Fag on. Fag off. Burning red to grey to dead. An about-turn. Funny to watch, if anybody could.

Brian says, Thank you, as the gatekeepers with their fat necks hold the doors again.

 

Of all the pissers in all the world, Brian just had to roll into this one. Right into the man from the lobby. The staring man from the atrium who's drying his hands, ­adjusting his tie.

Another thing with Brian, in his wheelchair, is that he's hard to miss. Hard to miss and harder to ignore. So the man doesn't ignore him. And Brian thinks, All these things colliding, these people in this place. The coincidences – the way you bump into everybody you least want to. Like he's the pivot of the whole thing.

Coincidences. These walls tighten and buckle and close. Brian's mouth has turned all cotton-woolly.

The man doesn't speak, as it goes. The man just walks around Brian without even looking at him – makes him think he's lost the plot besides. Which probably he has, in fairness. A long while back.

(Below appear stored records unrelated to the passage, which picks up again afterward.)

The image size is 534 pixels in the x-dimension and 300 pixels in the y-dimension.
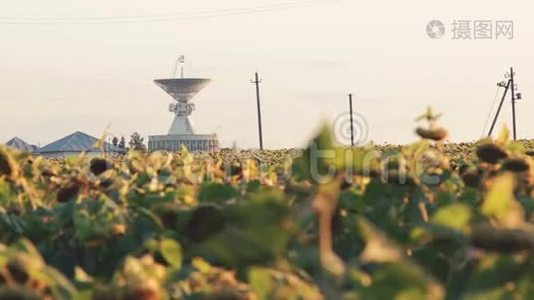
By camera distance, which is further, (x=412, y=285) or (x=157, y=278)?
(x=157, y=278)

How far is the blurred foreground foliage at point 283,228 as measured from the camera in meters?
1.00

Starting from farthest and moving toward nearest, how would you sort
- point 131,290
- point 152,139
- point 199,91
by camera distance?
point 152,139, point 199,91, point 131,290

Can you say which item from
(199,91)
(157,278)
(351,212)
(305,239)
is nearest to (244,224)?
(157,278)

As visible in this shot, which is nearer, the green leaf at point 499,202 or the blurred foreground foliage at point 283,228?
the blurred foreground foliage at point 283,228

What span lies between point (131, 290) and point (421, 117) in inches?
65.7

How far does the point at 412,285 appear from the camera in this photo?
99 cm

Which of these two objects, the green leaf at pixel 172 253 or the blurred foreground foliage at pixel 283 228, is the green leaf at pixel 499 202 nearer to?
the blurred foreground foliage at pixel 283 228

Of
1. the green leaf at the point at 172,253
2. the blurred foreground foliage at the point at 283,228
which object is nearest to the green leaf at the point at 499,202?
the blurred foreground foliage at the point at 283,228

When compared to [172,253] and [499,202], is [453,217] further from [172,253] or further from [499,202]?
[172,253]

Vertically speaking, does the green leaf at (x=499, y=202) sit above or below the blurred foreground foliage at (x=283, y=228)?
above

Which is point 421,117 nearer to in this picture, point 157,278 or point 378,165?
point 378,165

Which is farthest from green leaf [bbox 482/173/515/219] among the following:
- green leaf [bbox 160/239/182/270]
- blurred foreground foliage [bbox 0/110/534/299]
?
green leaf [bbox 160/239/182/270]

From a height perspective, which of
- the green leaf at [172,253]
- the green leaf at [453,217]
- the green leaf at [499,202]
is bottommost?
the green leaf at [172,253]

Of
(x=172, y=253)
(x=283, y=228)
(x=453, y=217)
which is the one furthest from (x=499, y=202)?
(x=172, y=253)
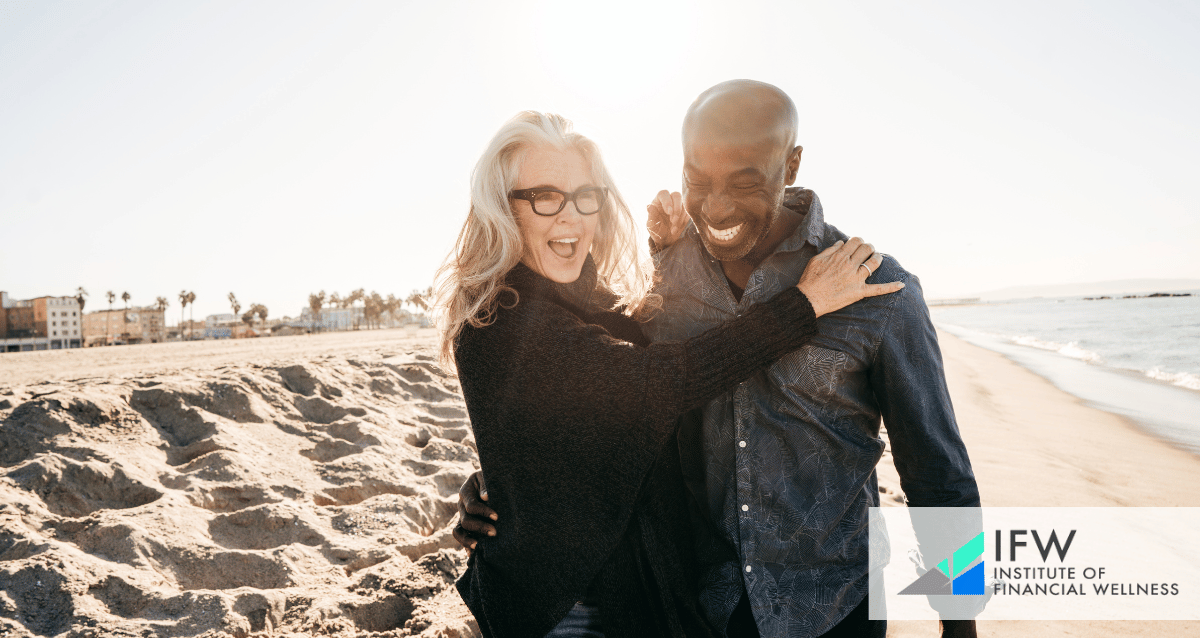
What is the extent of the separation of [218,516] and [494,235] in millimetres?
3580

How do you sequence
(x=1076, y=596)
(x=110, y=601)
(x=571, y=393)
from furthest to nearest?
(x=1076, y=596), (x=110, y=601), (x=571, y=393)

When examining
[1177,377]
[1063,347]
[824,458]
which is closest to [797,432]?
[824,458]

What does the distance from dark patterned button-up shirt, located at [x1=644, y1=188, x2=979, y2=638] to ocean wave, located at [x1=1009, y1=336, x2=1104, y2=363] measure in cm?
2002

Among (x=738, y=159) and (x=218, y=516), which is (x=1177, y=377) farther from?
(x=218, y=516)

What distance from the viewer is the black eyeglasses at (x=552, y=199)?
1.88 metres

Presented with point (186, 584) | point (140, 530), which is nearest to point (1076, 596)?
point (186, 584)

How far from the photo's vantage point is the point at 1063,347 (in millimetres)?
20719

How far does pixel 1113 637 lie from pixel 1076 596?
17.7 inches

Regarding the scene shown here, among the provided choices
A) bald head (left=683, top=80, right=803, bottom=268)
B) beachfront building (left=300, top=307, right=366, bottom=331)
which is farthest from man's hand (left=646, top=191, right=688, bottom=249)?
beachfront building (left=300, top=307, right=366, bottom=331)

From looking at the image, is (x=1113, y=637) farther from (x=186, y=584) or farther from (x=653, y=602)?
(x=186, y=584)

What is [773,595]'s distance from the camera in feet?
5.42

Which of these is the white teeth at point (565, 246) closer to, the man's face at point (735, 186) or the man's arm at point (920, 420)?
the man's face at point (735, 186)

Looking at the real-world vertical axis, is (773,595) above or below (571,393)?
below

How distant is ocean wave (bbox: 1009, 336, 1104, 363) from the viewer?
57.1 feet
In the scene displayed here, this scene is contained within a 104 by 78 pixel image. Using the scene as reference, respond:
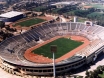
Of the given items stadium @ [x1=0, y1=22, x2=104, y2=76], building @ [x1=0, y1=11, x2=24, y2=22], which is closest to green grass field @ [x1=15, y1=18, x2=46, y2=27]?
building @ [x1=0, y1=11, x2=24, y2=22]

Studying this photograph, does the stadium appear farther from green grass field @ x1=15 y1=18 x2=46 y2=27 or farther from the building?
the building

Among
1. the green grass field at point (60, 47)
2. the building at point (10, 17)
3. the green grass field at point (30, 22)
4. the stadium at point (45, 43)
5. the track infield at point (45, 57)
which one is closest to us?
the stadium at point (45, 43)

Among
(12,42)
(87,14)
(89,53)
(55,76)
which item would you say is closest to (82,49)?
(89,53)

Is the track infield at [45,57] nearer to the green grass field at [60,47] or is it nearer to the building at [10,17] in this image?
the green grass field at [60,47]

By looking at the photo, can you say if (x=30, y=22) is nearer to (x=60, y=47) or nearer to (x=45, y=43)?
(x=45, y=43)

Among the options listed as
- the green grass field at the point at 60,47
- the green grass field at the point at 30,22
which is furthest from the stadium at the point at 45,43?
the green grass field at the point at 30,22

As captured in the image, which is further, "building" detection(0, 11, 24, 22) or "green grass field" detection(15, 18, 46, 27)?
"building" detection(0, 11, 24, 22)
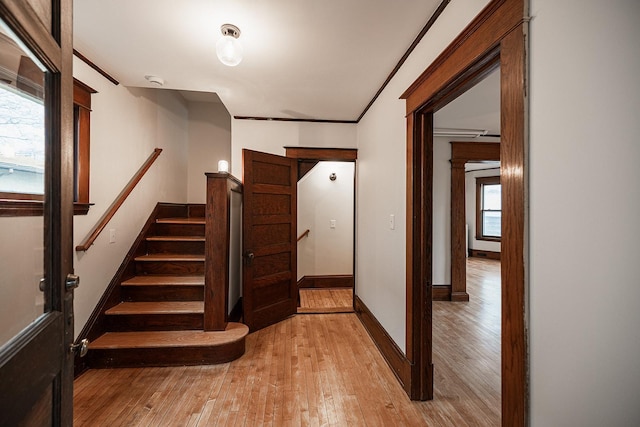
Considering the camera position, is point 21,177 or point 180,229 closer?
point 21,177

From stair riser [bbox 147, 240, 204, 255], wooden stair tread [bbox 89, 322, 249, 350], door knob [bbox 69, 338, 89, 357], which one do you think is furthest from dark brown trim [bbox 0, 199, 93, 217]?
stair riser [bbox 147, 240, 204, 255]

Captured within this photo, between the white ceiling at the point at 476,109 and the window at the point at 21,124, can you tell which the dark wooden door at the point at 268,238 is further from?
the window at the point at 21,124

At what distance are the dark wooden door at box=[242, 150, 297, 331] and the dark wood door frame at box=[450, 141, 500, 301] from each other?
243cm

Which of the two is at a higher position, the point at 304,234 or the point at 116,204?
the point at 116,204

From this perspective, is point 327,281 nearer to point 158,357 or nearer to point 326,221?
point 326,221

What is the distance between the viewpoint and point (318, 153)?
3.54 m

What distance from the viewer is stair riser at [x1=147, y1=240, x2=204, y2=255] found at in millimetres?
3271

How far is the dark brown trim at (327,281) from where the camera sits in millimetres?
4770

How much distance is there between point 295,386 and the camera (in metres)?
2.04

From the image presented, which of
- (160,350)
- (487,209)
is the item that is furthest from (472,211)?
(160,350)

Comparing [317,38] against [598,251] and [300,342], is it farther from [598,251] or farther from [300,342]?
[300,342]

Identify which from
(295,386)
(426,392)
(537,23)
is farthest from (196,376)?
(537,23)

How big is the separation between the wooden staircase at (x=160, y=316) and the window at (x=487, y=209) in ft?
24.1

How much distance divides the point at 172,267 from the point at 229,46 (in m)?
2.35
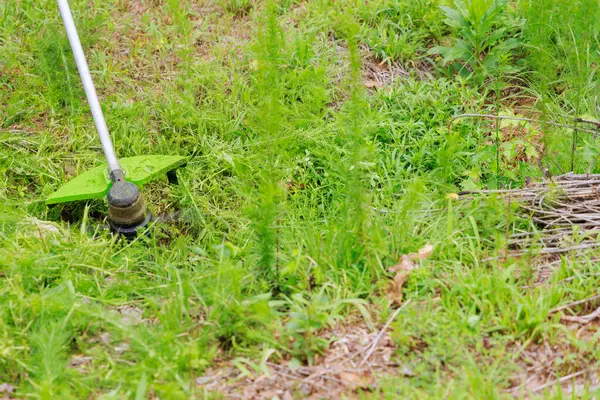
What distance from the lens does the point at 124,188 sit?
3.47m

But the man has second thoughts. The man turns back, like he's forgotten his keys or something.

He says to Brian, Wish me luck, won't you?

And he's gone again.

And Brian can't piss at a urinal, can he. Has to use a cubicle. Picks the third one down. Farthest away. Wondering just what the hell's going on. Dizzy thinking where Noah is. Wondering what anybody wants with Our Brian, here, pretending to be a goddamn soldier who fought in these wars he knows absolutely sod-all about.

Brian has to park his chair at the door, prop the door with it. The door is very loud as it slams the wall. Brian has to stand up and sort of wedge himself diagonally ­between the plywood – shoulders on one side, his meat for legs on the other. His jacket flaps open and his ­medals jingle.